At just 46, O’Rourke is also young by the standards of American Presidents. The average age is just over 55, while many of the greats, such as Harry Truman (60), Dwight Eisenhower (62), and George Washington (67) were much older. Donald Trump, remember, is 72.
Just as youth can be associated with new ideas, vigour and vitality, it may also suggest naivety, inexperience, and hubris. And while Trump used inexperience as a weapon to rail against the establishment, O’Rourke is very much part of that establishment, and is acutely cosmopolitan.
Profiles in Vanity Fair and endorsements from Oprah Winfrey will help in some quarters, but will hurt in the parts of the country where clean-cut politicians are sneered at.
Many take O’Rourke’s near-win in Texas last year as proof that he has what it takes to run for President. He lost to the Republican incumbent Ted Cruz by less than three percentage points, the closest a Democrat has come to claiming the Lone Star state since 1988.
But the Republican party has been losing ground in Texas for a while. In 2016, Hillary Clinton lost Texas by the closest margin of any Democrat candidate since 1996.

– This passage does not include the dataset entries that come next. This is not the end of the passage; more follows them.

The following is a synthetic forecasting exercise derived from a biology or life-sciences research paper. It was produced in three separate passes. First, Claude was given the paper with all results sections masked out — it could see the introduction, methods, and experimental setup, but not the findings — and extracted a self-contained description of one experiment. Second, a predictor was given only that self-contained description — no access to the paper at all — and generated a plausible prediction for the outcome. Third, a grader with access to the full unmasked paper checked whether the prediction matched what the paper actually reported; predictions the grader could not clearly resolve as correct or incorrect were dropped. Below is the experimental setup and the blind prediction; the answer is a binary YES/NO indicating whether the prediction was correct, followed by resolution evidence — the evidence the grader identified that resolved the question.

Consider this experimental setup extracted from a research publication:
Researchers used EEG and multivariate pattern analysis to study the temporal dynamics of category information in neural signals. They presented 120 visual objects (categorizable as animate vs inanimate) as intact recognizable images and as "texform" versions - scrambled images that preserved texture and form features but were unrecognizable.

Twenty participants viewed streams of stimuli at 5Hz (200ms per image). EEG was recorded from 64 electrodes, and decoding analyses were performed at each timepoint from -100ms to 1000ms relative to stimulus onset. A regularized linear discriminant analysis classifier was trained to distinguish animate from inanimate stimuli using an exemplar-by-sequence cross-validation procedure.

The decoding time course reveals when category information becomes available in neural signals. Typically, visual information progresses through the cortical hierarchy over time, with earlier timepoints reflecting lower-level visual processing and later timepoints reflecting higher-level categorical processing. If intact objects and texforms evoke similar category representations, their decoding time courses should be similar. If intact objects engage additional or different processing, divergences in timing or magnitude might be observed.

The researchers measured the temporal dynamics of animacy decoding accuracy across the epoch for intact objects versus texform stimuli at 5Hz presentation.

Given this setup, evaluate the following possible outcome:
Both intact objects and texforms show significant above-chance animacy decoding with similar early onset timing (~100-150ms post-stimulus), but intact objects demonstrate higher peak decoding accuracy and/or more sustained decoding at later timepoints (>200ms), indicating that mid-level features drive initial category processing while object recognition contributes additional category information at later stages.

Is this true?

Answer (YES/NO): NO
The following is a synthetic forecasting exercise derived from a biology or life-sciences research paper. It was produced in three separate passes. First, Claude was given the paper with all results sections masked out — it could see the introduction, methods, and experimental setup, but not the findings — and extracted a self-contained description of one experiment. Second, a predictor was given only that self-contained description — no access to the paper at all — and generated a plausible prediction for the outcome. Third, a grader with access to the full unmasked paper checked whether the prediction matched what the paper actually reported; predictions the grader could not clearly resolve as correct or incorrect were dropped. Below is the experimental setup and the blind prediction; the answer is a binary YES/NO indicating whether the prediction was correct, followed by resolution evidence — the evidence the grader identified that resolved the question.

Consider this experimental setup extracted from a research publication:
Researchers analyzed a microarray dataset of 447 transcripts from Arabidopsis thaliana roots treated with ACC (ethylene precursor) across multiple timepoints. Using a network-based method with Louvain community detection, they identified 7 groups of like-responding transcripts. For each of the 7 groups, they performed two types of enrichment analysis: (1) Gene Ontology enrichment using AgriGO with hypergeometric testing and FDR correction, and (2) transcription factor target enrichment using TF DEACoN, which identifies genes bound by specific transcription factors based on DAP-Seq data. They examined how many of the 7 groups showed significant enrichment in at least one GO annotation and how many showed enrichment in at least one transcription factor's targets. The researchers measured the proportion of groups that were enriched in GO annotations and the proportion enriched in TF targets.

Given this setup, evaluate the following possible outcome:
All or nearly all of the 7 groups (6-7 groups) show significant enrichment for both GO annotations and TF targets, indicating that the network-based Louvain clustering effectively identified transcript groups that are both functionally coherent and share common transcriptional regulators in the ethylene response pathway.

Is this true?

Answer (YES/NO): NO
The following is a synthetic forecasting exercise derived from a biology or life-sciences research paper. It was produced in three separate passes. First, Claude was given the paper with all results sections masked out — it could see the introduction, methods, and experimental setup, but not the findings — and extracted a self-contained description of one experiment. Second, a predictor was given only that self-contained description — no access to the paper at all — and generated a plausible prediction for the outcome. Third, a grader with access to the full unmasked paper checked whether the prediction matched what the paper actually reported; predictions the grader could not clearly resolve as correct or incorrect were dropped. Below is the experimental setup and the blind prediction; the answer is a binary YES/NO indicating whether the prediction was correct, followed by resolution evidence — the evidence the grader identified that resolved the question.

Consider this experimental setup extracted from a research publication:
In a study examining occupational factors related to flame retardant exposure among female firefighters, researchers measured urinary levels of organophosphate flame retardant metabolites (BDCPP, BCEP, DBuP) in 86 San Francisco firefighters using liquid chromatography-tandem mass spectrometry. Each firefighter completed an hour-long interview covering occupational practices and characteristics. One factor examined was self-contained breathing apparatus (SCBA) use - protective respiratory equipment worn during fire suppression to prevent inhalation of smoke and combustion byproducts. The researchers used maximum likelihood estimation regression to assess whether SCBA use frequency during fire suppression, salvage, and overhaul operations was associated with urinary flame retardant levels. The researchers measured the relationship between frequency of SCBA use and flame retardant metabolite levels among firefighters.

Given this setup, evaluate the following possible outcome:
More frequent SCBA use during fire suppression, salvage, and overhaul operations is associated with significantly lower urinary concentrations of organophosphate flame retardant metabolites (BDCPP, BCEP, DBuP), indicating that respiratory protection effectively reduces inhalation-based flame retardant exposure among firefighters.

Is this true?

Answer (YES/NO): NO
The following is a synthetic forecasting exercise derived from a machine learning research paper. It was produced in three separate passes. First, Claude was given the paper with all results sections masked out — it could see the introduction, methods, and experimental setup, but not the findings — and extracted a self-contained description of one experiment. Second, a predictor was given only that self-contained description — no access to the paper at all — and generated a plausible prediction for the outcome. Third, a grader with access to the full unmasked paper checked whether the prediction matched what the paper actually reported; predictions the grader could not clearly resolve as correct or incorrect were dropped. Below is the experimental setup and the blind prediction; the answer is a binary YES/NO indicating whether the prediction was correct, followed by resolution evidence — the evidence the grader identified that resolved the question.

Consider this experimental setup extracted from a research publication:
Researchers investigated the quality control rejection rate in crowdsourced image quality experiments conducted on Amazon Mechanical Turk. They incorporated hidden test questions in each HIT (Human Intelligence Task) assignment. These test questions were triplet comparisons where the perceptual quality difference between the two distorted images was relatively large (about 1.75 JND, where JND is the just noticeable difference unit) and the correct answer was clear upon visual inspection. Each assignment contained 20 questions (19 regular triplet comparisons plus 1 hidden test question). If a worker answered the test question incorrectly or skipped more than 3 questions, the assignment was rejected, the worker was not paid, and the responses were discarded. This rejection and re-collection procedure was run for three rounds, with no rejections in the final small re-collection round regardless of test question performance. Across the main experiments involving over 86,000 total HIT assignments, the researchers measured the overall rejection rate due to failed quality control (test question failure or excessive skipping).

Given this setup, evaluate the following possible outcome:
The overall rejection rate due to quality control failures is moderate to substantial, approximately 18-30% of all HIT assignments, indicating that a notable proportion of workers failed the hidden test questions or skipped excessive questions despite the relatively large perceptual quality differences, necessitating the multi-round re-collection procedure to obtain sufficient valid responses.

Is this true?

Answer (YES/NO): NO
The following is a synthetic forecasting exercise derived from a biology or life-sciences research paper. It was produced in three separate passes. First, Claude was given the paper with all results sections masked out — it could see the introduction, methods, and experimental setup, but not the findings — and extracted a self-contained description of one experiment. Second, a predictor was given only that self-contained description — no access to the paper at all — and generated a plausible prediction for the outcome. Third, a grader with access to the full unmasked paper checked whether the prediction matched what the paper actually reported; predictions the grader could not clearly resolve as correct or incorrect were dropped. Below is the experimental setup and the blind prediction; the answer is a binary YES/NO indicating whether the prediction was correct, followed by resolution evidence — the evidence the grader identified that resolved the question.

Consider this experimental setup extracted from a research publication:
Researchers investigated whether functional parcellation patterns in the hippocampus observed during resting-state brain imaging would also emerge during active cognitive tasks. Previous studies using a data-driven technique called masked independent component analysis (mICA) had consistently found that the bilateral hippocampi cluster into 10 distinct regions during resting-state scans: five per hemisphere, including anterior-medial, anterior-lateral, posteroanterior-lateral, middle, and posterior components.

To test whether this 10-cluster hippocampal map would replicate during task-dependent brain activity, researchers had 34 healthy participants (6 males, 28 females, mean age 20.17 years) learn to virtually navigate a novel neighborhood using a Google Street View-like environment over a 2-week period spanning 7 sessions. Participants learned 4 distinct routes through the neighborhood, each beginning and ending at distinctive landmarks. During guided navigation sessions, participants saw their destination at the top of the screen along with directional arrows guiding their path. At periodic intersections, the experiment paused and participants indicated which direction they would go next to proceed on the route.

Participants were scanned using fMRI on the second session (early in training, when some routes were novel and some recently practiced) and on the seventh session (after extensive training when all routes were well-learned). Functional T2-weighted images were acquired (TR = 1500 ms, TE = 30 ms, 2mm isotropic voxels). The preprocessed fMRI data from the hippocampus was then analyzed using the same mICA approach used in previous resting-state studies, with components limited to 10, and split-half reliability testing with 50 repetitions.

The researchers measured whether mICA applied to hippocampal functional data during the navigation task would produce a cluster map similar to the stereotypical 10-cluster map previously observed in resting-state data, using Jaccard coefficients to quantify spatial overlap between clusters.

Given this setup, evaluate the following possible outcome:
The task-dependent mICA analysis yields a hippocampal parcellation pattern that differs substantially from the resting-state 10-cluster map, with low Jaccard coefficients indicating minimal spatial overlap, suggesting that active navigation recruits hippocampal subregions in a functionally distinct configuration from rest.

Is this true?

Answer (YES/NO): NO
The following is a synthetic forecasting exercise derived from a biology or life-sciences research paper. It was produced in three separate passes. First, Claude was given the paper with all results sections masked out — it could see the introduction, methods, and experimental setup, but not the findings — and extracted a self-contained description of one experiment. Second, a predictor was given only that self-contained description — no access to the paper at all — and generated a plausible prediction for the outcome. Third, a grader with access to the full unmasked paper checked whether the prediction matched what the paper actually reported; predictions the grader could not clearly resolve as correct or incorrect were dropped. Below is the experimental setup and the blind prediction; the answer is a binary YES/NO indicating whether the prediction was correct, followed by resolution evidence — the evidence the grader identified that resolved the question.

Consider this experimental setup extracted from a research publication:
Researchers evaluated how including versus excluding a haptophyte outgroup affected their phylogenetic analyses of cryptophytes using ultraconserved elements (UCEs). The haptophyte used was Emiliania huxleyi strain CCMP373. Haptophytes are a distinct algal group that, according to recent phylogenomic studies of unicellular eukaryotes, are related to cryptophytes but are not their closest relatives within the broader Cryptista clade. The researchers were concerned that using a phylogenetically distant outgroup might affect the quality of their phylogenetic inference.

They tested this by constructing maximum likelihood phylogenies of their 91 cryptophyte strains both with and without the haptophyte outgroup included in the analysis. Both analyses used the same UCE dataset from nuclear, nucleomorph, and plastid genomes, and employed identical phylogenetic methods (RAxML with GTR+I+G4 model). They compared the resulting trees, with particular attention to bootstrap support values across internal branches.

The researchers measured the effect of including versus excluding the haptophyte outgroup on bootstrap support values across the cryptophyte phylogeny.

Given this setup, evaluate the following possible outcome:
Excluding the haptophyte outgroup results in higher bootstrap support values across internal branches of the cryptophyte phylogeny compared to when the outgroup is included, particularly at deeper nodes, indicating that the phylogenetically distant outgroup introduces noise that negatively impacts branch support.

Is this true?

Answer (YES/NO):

Republican legislation, like an immigration bill that is deeply unpopular among the state’s large Hispanic community, has drained support. President Trump’s divisiveness has quickened the decline.
All of this gave Spanish-speaking O’Rourke, who represented a heavily Latino district in Texas, a fair wind. He won big cities like San Antonio, Houston, Dallas, Houston and Austin, giving further credence to his cosmopolitan, urban appeal.
But some of the biggest challenges he faces are within his own party. The Democratic primaries are set to be extremely crowded and the party itself is struggling to find where the new centre-ground of the left sits.
O’Rourke might well appeal to centrist independent voters in a head-to-head with Trump. First though, he will need a succinct policy agenda to bridge the gap to the energised liberal voter base in order to win the nomination in the highly competitive primaries process.
None of this should take away from his achievements. But the race for Texas is not a blueprint for that for the presidency. The path to the White House is paved with obstacles, the first of which will be within the Democratic party itself as it searches for its new identity.